If I begin with a wholly Japanese sentence and run it through MeCab, I get something like this:
$ echo "吾輩は猫である" | mecab
吾輩 名詞,代名詞,一般,*,*,*,吾輩,ワガハイ,ワガハイ
は 助詞,係助詞,*,*,*,*,は,ハ,ワ
猫 名詞,一般,*,*,*,*,猫,ネコ,ネコ
で 助動詞,*,*,*,特殊・ダ,連用形,だ,デ,デ
ある 助動詞,*,*,*,五段・ラ行アル,基本形,ある,アル,アル
EOS
If I smash together everything I get from the last column, I get "ワガハイワネコデアル", which I can then feed into a speech synthesis program and get output. Said program, however, doesn't handle English words.
I throw English into MeCab, it manages to tokenise it (probably naively at the spaces), but gives no reading:
$ echo "I am a cat" | mecab
I 名詞,固有名詞,組織,*,*,*,*
am 名詞,一般,*,*,*,*,*
a 名詞,一般,*,*,*,*,*
cat 名詞,固有名詞,組織,*,*,*,*
EOS
I want to get readings for these as well, even if they're not perfect, so that I can get something along the lines of "アイアムアキャット".
I have already scoured the web for solutions and whereas I do find a bunch of web sites which have transliteration that appears to be adequate, I can't find any way to do it in my own code. In a couple of cases, I emailed the site authors and got no response yet after waiting for a few weeks. (Just how far behind on their inboxes are these people?)
There are a number of directions I can go but I hit dead ends on all of them so far, so this is my compound question:
- MeCab takes custom dictionaries. Is there a custom dictionary which fills in the English knowledge somewhat?
- Is there some other library or tool that can take English and spit out Katakana?
- Is there some library or tool that can take IPA (International Phonetic Alphabet) and spit out Katakana? (I know how to get from English to IPA.)
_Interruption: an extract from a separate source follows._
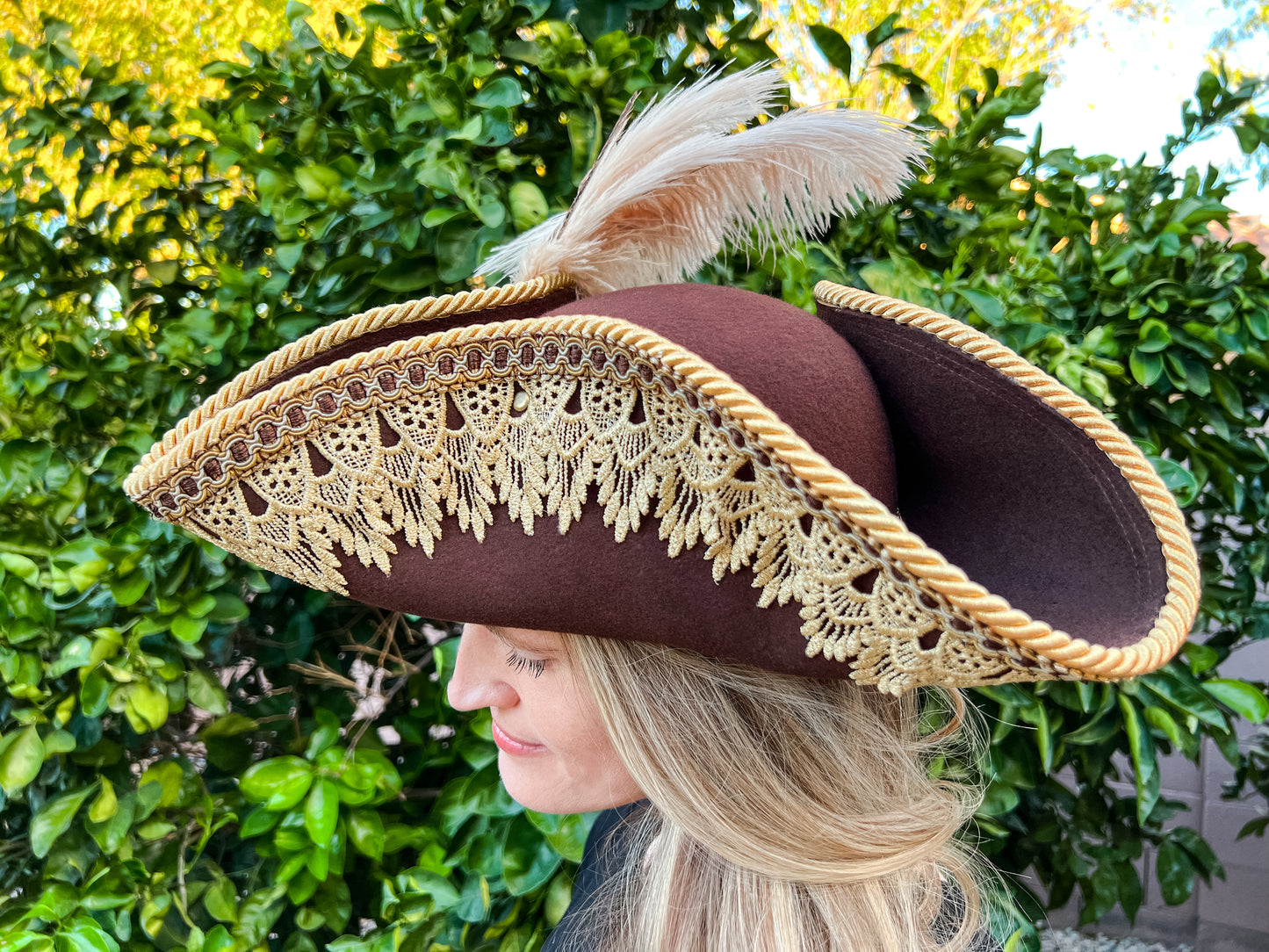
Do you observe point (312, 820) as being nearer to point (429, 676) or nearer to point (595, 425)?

As an aside, I find that the software "VOICEROID" can speak English text (poorly, but adequately for my purposes). This software uses MeCab too (or at least its DLL and dictionary files are included in the install.) It also uses another library, Cabocha, which as far as I can tell by running it does the exact same thing as MeCab. It could be using custom dictionaries for either of these two libraries to do the job, or the code to do it could be in the proprietary AITalk library they are using. More research is needed and I haven't figured out how to run either tool against their dictionaries to test it out directly either.